• [Problems to work on]:
1. In the machining assignment text, which feature of the home is the design based on?
2. Copy the machining assignment text from "This week's assignment" to "we do here.", switching "flowers" to "produce".
3. In the machining assignment text, list everything the sign idea involves either selling or experimenting with.

Week Eight: Computer Controlled Machining

Assignment and Idea:

This week's assignment was to make something big. I decided to base my design off an iconic feature of my home - an eyebrow dormer. This dormer is one of the first things you see on the roofline when approaching the home from the road. The idea is to turn this iconic element into a design for a potential roadside stand sign for selling flowers or other goods, and experiment with branding and iconography for the work we do here.

• [Dataset extract]:
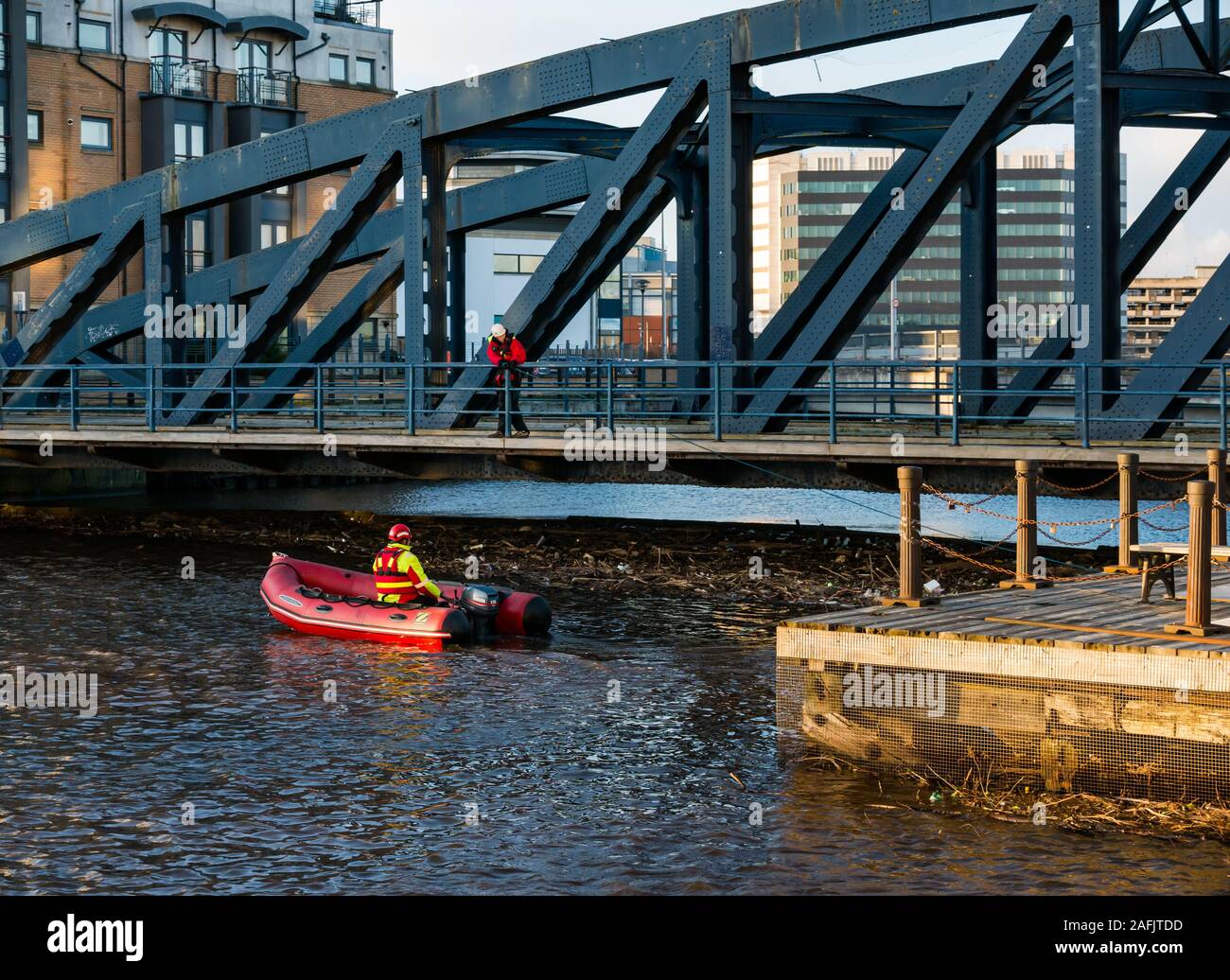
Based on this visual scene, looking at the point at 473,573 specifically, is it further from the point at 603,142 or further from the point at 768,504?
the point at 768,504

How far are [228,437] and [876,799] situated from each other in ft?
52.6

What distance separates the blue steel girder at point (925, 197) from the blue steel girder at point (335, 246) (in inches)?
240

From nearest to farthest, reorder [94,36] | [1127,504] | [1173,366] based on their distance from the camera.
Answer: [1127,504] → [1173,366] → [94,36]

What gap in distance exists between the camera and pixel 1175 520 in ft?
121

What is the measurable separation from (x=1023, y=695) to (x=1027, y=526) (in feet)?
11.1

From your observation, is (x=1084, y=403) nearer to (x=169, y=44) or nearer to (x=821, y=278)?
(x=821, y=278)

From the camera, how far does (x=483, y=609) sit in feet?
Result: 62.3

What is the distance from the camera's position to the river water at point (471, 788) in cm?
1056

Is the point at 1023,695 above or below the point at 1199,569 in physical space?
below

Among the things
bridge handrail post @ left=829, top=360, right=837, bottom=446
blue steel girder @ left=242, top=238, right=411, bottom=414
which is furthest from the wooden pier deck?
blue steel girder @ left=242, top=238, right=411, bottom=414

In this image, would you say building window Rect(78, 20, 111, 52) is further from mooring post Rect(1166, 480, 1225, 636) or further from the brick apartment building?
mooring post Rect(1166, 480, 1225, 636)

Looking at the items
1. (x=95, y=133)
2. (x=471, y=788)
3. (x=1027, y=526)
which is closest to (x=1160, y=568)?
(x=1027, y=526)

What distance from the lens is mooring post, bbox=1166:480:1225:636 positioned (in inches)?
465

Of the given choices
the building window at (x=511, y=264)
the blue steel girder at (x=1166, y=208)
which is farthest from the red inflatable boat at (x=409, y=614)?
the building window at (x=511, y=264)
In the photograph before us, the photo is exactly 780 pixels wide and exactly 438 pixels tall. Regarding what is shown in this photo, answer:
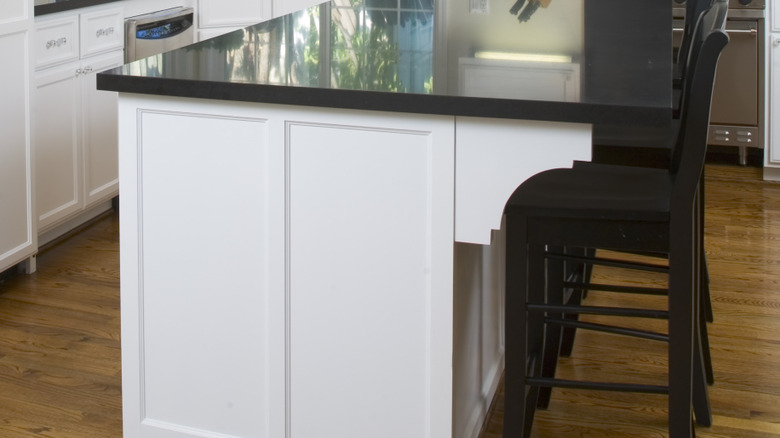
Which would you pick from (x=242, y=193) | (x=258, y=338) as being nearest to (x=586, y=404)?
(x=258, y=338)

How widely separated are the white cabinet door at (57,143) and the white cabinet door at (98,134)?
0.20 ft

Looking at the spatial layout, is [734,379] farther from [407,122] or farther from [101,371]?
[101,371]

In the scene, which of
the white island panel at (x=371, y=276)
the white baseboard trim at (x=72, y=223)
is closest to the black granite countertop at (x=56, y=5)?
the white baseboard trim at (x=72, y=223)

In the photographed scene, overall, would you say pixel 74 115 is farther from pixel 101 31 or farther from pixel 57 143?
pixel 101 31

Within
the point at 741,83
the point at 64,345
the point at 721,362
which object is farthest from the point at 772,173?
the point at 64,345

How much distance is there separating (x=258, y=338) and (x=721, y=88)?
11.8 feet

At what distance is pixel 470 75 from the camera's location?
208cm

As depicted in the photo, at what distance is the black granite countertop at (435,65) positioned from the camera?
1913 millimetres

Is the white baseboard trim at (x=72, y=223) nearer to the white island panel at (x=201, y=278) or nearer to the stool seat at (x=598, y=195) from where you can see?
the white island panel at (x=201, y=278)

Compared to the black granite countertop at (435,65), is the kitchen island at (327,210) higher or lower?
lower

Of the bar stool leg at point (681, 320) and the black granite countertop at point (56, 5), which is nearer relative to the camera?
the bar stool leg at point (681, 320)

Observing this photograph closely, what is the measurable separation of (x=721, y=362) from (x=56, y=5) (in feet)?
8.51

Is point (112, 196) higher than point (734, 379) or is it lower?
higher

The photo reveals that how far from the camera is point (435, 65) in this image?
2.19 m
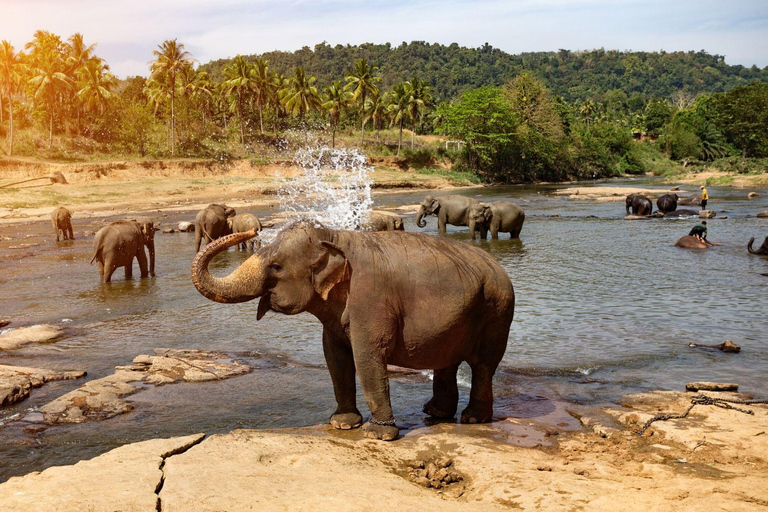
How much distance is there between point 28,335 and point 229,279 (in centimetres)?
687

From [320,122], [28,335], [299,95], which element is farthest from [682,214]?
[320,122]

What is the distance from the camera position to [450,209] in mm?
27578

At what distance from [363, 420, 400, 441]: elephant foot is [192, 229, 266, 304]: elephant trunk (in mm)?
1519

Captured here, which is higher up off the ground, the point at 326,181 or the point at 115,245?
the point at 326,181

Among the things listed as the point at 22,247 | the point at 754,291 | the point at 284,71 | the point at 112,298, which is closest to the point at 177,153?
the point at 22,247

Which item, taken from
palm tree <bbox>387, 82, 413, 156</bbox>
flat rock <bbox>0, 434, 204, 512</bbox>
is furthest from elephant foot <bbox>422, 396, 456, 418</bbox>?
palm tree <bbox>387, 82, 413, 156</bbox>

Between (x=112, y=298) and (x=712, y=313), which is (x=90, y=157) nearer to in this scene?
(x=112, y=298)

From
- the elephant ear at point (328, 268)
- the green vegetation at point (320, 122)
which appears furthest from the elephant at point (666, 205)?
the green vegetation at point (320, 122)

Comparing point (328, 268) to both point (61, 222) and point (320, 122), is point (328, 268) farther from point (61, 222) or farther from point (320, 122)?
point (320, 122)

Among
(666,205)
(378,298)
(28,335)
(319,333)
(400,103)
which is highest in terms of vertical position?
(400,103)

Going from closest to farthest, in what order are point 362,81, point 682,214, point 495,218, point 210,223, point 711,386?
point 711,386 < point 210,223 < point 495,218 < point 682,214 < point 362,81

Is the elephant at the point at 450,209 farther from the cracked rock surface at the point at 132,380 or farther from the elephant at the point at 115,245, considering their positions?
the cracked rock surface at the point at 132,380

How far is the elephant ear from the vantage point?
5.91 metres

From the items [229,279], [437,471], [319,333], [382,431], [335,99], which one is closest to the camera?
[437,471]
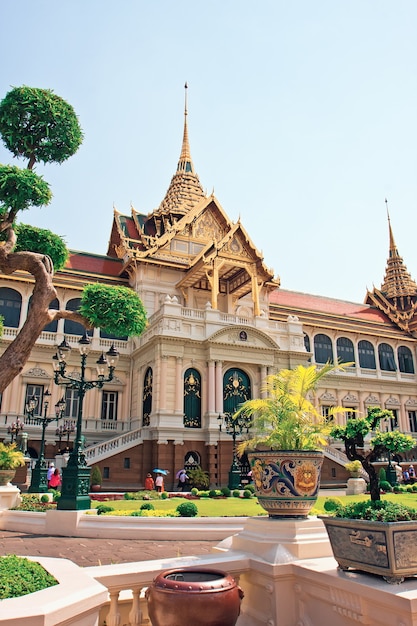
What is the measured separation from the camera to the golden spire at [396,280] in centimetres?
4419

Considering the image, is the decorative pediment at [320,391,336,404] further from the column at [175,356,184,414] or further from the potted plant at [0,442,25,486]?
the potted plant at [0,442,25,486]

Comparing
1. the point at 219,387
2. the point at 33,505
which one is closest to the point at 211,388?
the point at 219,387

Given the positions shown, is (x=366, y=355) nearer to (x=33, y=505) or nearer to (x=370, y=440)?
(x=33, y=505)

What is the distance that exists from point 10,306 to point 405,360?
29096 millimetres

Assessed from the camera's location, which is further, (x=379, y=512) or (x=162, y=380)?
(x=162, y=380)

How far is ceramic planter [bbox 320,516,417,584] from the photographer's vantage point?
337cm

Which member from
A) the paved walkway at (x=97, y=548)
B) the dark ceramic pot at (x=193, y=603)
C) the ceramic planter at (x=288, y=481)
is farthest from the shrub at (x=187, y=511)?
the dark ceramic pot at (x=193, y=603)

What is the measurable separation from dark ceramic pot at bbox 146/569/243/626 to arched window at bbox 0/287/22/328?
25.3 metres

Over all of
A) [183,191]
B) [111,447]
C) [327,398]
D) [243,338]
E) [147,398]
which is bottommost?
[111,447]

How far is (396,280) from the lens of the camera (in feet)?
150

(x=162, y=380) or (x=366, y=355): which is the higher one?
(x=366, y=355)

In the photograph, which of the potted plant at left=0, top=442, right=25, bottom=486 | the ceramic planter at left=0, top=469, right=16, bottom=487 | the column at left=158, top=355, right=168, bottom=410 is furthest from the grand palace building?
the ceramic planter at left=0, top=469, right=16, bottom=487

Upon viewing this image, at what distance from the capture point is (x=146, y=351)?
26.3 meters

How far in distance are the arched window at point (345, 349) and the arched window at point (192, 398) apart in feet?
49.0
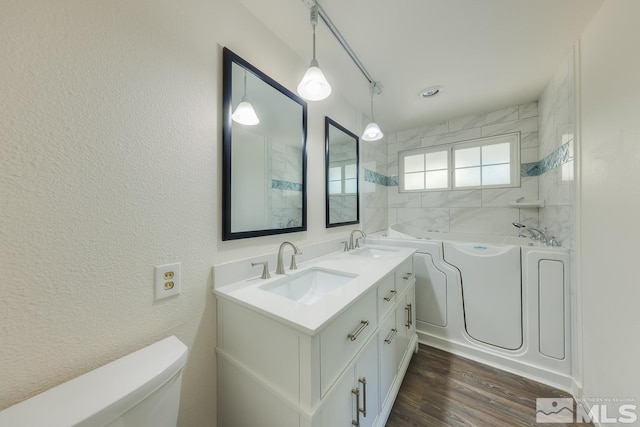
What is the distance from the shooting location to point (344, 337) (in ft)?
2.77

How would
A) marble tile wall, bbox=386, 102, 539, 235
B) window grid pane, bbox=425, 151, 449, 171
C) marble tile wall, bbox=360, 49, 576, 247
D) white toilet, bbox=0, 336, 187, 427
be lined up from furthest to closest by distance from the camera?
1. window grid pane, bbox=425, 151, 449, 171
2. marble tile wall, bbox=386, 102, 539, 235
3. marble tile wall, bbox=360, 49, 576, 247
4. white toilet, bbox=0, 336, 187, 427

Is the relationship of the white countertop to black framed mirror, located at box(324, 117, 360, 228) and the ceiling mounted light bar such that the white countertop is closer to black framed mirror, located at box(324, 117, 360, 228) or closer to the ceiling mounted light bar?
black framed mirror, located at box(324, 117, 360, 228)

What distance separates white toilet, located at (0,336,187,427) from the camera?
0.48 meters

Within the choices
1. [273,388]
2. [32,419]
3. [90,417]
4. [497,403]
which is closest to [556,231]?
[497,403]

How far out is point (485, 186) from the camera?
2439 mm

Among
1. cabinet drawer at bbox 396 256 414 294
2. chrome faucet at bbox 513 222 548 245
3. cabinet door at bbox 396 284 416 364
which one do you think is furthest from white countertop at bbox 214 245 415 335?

• [Solutions in order]:
1. An eyebrow dormer.

2.
This week's assignment was to make something big. I decided to base my design off an iconic feature of my home - an eyebrow dormer. This dormer is one of the first things you see on the roofline when approaching the home from the road. The idea is to turn this iconic element into a design for a potential roadside stand sign for selling produce or other goods, and experiment with branding and iconography for the work we do here.

3.
- flowers
- other goods
- branding
- iconography